Sova Capital brokerage said in a note to its clients that Rosneft plans to sell some of its brownfields in southern Russia along with underperforming brownfields elsewhere, including Samaraneftegas, Orenburgneft, RN-Severnya Neft, Talinskoye, Varyeganneftegas and Sakhalinmoreneftegas.

Rosneft did not immediately responded to a request for comment.

Analysts at BCS brokerage also said Rosneft was planning a round of divestments of marginal assets to “streamline the company” and provide capital for developing its huge project, Vostok Oil, which is slated for development of hydrocarbons in the Russian Arctic.

Vostok Oil’s and gas condensate resources are estimated at 6 billion tonnes (44 billion barrels) by the company.

“Rosneft is currently in negotiations to sell brownfield assets in Southern Russia and elsewhere to ‘high-grade’ Rosneft’s overall asset base. Results of those negotiations should be announced in the coming months,” BCS said in a note.

Some of these projects have not been profitable or cash-flow positive for five years, according to the management, Sova Capital said in the note. The plan is to sell the equivalent of 20 million tonnes (400,000 barrels per day) of production a year over the next 18 months or so to mostly Russian buyers.

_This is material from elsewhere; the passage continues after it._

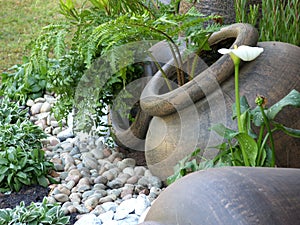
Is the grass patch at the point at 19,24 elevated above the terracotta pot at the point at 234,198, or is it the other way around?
the terracotta pot at the point at 234,198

It said that Rosneft was selling reserves at as low as $1-$2 per barrel, but this low cost includes all “abandonment costs”, Sova Capital said.

It added that the average operating expenses for the fields are estimated above $9 per barrel. The total capex and open reduction until 2040 should be more than $30 billion. More than 200 licence areas could be sold starting next year, it said.